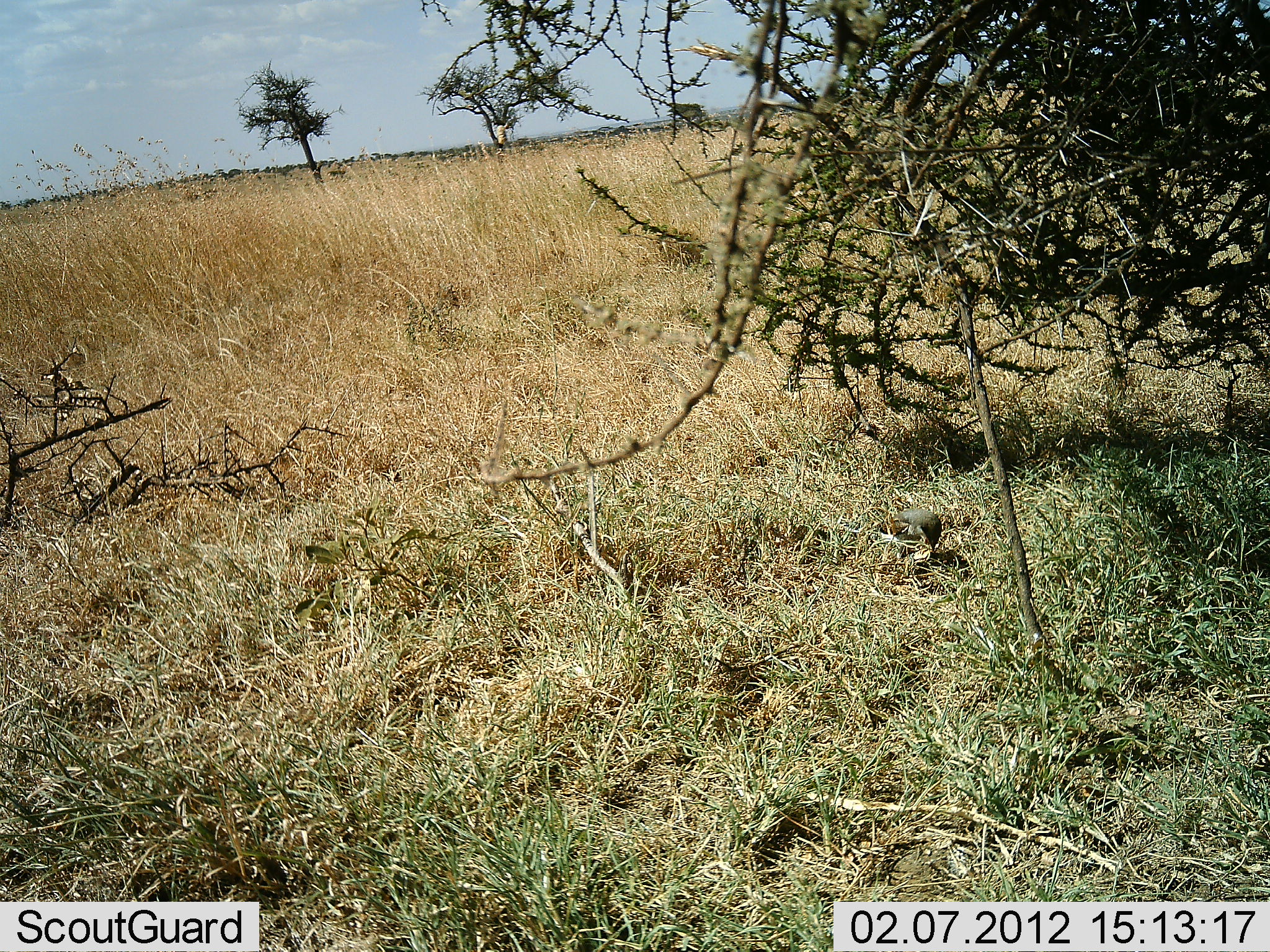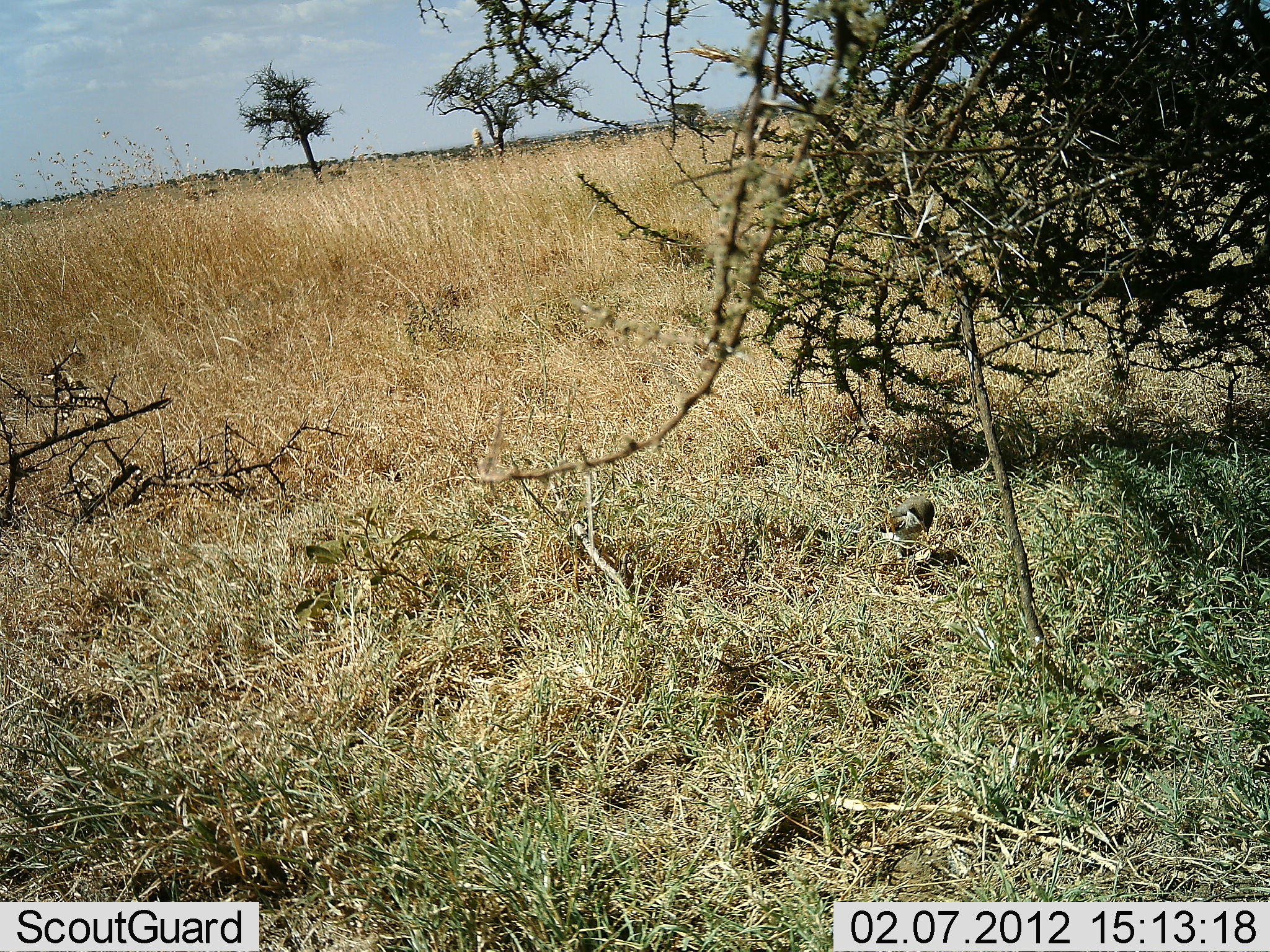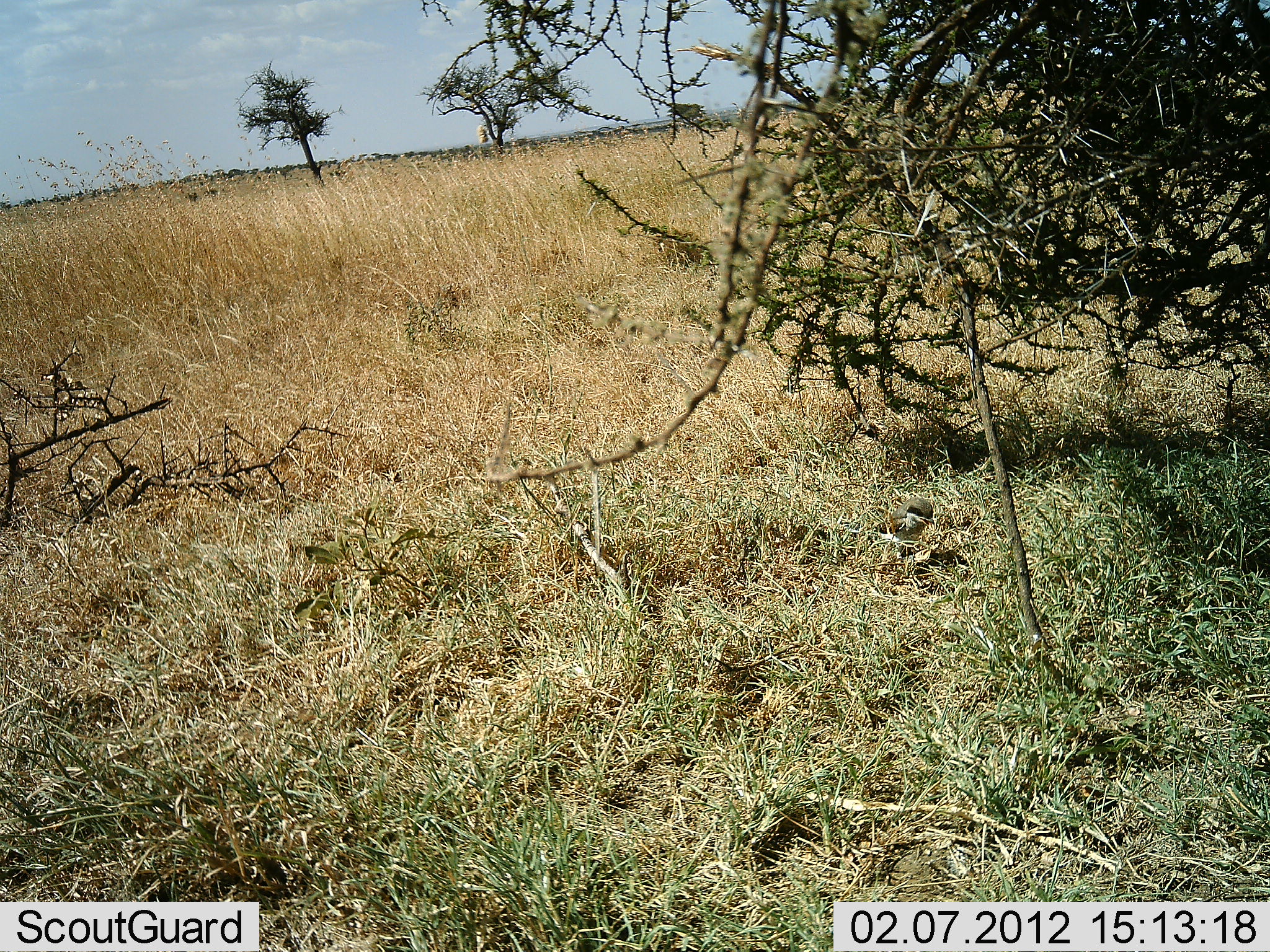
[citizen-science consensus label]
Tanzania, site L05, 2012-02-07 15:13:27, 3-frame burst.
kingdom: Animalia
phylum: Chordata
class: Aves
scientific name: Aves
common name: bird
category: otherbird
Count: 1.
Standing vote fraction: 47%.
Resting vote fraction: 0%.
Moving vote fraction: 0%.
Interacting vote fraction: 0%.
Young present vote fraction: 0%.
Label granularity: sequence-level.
────────────────────
● **What to do**: Retype everything in the entries above exactly. The pictures are to be omitted.

● **Output below**:
[citizen-science consensus label]
Tanzania, site L05, 2012-02-07 15:13:27, 3-frame burst.
kingdom: Animalia
phylum: Chordata
class: Aves
scientific name: Aves
common name: bird
category: otherbird
Count: 1.
Standing vote fraction: 47%.
Resting vote fraction: 0%.
Moving vote fraction: 0%.
Interacting vote fraction: 0%.
Young present vote fraction: 0%.
Label granularity: sequence-level.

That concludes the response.